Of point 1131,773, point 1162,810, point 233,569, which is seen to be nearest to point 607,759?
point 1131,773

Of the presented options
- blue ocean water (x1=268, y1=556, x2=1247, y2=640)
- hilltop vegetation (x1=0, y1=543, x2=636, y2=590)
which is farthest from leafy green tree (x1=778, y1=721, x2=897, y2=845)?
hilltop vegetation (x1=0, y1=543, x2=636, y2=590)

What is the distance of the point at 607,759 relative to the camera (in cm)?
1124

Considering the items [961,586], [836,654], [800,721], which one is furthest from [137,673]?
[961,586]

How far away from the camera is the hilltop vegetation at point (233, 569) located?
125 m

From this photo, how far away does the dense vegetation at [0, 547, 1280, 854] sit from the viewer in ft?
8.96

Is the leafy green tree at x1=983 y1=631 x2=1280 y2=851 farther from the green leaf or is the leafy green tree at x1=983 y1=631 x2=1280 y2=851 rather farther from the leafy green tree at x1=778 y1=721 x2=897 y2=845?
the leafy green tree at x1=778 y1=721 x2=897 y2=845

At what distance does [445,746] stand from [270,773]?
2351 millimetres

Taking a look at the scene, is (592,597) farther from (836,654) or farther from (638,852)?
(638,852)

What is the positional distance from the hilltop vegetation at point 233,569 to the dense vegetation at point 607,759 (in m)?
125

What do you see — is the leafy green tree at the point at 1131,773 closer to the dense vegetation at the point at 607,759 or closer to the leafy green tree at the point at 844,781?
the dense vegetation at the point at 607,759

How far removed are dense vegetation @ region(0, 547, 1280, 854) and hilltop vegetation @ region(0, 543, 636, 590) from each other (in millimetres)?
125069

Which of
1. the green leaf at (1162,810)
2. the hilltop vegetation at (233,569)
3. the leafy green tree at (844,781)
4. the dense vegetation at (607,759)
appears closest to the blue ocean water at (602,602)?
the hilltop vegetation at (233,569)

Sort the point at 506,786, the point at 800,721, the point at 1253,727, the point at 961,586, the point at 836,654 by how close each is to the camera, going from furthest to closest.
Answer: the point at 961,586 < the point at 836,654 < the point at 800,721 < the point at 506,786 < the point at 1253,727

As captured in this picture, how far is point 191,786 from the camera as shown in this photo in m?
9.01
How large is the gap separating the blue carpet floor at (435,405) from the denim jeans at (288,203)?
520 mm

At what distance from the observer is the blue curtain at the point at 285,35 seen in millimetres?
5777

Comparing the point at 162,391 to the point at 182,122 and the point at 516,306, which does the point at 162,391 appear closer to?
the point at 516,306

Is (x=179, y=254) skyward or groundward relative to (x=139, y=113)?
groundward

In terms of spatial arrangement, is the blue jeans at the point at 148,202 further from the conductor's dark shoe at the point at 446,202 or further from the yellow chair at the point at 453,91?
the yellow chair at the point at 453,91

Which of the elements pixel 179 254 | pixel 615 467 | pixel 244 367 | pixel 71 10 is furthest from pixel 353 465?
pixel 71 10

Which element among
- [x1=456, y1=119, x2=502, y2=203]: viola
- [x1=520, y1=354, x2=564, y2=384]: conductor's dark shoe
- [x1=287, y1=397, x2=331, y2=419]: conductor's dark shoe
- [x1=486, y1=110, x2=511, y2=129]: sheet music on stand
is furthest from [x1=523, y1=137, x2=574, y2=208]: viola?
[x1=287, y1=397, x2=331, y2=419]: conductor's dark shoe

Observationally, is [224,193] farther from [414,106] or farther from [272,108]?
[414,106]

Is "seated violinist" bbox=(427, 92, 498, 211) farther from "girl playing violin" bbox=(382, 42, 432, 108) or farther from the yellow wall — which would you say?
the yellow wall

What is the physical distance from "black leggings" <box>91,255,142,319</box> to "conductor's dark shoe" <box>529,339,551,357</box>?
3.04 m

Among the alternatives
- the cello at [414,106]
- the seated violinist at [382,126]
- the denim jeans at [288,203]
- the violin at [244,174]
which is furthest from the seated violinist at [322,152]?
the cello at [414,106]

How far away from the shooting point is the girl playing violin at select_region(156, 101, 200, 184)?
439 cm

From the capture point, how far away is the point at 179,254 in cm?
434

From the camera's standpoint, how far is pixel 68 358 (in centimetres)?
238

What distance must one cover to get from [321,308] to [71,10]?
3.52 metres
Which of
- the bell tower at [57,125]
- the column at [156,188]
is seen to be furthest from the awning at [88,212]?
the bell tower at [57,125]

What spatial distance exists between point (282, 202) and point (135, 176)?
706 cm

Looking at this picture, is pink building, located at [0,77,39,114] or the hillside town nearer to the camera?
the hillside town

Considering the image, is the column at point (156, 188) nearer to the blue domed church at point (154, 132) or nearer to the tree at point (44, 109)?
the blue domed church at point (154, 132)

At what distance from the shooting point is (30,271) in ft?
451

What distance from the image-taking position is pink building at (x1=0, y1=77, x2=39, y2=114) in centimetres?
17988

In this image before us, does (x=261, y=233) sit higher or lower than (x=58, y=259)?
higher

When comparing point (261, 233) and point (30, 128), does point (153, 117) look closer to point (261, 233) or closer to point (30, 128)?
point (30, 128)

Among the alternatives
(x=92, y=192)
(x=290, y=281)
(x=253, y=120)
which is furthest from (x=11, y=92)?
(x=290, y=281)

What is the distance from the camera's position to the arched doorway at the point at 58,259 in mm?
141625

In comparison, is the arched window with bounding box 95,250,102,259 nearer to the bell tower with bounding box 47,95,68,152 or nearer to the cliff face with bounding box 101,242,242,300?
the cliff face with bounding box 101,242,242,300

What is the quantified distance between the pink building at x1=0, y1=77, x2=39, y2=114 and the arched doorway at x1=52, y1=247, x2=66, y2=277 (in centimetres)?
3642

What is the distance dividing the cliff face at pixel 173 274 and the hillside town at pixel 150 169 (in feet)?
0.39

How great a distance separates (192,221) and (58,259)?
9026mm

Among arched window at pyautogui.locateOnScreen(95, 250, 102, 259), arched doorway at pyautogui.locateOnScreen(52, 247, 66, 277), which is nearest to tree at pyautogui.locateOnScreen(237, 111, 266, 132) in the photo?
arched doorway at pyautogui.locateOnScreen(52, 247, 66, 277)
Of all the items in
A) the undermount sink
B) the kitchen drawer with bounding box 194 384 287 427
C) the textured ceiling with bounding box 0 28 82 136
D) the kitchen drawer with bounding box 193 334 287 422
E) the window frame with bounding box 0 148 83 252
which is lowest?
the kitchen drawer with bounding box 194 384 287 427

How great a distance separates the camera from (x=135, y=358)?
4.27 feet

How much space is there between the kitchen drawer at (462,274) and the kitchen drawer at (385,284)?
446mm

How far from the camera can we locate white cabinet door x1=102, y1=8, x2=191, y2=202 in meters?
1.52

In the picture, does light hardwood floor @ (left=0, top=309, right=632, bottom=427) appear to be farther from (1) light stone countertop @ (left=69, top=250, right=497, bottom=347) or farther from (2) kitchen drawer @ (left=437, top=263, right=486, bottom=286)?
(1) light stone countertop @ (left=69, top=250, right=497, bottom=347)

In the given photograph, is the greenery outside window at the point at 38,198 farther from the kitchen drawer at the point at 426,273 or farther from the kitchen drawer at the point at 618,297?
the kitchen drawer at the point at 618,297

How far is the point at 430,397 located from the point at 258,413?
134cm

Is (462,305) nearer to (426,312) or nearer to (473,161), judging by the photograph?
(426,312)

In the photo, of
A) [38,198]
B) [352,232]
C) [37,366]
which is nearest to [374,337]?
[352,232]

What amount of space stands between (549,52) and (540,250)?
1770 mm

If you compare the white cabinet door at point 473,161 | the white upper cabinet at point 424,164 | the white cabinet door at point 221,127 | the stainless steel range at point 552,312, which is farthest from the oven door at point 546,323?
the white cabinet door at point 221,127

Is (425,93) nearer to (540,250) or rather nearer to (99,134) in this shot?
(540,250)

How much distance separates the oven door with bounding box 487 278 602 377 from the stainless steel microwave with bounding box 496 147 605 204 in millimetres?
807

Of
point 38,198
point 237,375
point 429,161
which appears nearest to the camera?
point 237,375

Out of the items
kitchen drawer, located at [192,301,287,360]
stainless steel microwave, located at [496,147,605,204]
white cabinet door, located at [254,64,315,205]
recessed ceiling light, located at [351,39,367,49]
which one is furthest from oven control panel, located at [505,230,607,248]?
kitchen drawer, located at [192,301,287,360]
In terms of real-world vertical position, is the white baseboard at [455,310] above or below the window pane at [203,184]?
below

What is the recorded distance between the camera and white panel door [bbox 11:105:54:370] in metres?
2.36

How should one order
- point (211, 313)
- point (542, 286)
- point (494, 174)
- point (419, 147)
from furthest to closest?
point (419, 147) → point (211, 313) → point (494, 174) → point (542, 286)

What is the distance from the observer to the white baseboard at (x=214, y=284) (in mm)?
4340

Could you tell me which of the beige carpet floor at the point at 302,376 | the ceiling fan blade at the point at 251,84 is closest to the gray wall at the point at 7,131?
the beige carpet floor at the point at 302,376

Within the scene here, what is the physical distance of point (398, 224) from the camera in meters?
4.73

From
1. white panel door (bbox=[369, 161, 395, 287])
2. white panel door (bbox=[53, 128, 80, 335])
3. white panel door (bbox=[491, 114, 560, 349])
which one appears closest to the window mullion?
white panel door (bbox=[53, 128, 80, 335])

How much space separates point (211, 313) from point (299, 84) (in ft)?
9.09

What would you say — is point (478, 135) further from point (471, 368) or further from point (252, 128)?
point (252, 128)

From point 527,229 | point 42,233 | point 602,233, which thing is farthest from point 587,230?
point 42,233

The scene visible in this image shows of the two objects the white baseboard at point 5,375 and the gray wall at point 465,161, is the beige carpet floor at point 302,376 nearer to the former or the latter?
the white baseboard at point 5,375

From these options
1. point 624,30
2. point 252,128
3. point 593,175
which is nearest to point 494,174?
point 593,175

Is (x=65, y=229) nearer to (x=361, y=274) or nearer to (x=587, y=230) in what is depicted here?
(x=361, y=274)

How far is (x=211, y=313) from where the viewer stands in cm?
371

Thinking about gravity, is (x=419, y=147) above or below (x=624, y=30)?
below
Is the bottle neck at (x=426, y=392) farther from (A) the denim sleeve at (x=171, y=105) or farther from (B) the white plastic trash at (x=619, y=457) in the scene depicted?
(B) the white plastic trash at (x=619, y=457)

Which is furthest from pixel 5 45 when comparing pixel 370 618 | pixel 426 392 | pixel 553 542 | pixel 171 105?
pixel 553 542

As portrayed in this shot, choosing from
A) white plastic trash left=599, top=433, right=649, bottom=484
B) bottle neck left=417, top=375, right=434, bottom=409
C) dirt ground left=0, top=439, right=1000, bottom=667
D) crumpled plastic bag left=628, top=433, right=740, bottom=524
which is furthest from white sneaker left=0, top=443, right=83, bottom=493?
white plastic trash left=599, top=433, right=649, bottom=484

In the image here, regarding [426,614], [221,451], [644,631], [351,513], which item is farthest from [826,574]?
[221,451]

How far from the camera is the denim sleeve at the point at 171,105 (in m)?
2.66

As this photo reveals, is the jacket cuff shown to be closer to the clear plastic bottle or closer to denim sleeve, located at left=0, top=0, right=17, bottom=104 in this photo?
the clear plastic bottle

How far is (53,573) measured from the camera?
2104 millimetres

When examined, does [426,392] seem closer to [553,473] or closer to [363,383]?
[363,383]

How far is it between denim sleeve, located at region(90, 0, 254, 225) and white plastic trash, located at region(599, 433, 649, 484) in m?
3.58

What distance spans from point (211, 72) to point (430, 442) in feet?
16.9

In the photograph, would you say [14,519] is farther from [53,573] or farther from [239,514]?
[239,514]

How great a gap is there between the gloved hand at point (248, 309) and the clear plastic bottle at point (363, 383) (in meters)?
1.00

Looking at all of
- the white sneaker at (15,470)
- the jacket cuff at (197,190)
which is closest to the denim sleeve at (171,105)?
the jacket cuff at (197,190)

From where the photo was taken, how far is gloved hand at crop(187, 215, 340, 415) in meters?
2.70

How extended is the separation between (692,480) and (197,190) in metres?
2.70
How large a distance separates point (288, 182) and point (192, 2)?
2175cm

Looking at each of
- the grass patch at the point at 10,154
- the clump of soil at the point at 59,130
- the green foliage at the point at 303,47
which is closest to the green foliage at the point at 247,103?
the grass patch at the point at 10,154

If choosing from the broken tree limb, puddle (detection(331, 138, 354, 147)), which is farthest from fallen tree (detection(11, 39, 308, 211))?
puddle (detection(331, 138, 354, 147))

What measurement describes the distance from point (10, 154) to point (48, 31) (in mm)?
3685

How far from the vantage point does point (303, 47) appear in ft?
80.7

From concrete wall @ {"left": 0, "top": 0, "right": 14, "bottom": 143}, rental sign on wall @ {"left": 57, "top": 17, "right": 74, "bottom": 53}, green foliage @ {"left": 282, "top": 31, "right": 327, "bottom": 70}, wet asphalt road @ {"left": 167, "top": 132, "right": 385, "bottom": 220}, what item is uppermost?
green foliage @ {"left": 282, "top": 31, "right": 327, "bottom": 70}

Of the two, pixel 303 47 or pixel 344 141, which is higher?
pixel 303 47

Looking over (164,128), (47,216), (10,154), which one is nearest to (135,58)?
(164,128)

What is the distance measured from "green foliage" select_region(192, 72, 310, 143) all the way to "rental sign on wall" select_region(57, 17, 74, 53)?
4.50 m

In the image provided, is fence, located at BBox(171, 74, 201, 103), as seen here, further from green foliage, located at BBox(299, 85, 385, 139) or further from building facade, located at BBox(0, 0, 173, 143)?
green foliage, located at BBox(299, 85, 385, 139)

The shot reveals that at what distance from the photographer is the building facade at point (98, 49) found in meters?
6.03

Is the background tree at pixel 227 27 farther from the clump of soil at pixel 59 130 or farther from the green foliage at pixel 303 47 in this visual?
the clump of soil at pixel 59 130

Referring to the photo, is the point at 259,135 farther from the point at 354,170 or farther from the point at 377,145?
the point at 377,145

----

§ **GOAL**
From the line containing "Of the two, pixel" to the last line of the material, please quote every line exactly and only those.

§ **SOLUTION**
Of the two, pixel 303 47 or pixel 344 141, which is higher?
pixel 303 47

Looking over (164,128), (47,216), (10,154), which one is nearest to (135,58)?
(164,128)

What is the distance measured from "green foliage" select_region(192, 72, 310, 143) all the way to "rental sign on wall" select_region(57, 17, 74, 53)?
4.50 m

In the image provided, is fence, located at BBox(171, 74, 201, 103), as seen here, further from green foliage, located at BBox(299, 85, 385, 139) or further from building facade, located at BBox(0, 0, 173, 143)?
green foliage, located at BBox(299, 85, 385, 139)

The shot reveals that at what distance from the photographer is the building facade at point (98, 49) found in meters?
6.03

Is the background tree at pixel 227 27 farther from the clump of soil at pixel 59 130 or farther from the green foliage at pixel 303 47 in this visual?
the clump of soil at pixel 59 130

Referring to the photo, is the point at 259,135 farther from the point at 354,170 or farther from the point at 377,145?
the point at 377,145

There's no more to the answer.